Large Betting Platforms Face Hefty Costs Under New Policy
According to estimates by Citi, Draft would have saved an extra $68 million in taxes under the new model in the past year. To protect their profits, operators might be forced to reduce the cost of promotions and user incentives in the state.
Truist Analyst Barry Jonas noted that FanDuel and DraftKings are highly likely to surpass the 20 million bet and therefore they will have to pay 50 cents for bets surpassing the threshold. Other smaller competitors like BetRivers and EXPN Bet may not feel the impact of the new tax hike because they are less likely to surpass the 20 million threshold.

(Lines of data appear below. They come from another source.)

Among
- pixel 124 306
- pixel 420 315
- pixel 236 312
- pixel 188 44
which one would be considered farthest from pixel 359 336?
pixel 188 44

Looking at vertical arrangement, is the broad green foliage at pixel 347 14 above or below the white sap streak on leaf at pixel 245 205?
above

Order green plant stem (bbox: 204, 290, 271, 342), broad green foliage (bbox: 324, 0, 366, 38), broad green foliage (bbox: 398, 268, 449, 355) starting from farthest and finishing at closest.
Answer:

Industry Leaders Call the Tax ‘Crippling’ and Unfair
The Sports Betting Alliance which represents major platforms like FanDuel, DraftKings and BetMGM said that the new tax structure is a crippling policy that was passed without consideration and warning. The group said that the new model hurts the legal market. They vowed to fight against the tax and advocate against the implementation of similar measures in other states.
Fears Grow That Other States May Follow Illinois’ Example
Illinois is one of the 27 states that allow statewide online sports betting. The decision to impose a per-bet tax instead of a percentage of revenue makes Illinois one of the states with the highest rates in the country. The new tax plan has raised concerns that other states may adopt similar measures to fill budget gaps.

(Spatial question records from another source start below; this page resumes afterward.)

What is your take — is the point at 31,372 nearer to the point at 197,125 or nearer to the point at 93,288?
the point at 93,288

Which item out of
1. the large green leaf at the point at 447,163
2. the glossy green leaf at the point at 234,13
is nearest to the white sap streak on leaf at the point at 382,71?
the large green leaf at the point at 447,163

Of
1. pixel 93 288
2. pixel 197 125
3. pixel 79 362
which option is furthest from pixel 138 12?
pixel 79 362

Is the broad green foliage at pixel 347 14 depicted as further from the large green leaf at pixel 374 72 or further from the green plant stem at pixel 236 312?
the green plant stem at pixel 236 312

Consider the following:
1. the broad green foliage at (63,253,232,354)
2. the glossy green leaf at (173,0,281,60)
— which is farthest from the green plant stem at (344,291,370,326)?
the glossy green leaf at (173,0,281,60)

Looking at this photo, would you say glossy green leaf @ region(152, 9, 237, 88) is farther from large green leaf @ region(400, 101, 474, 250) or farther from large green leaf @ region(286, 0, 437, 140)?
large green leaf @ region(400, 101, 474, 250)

Currently, tax rates imposed on sports betting revenue vary widely across the country. States like Iowa and Nevada have lower rates of just 6.75%, while Rhode Island and New York have tax rates of up to 51%. The introduction of a flat transaction fee by the Illinois law could affect high-volume operators disproportionately.
Uncertainty Looms as the Market Adapts
The shift from revenue-based taxation to per-transaction fees introduces new risks and makes revenue prediction more challenging for operators. Investors are worried that if large markets like Texas and California choose a similar approach, sports betting firms might see margins erode significantly nationwide.
Conclusion
The Sports Betting Alliance plans to challenge the decision made by Illinois’ lawmakers and prevent it from being adopted nationwide. With the law set to take effect soon, operators will have to revise their pricing strategies, promotional budgets, and expansion plans.
The surprise move by Illinois is a signal of the changing regulatory climate for online gambling that might force companies to rethink how and where they do business in the U.S.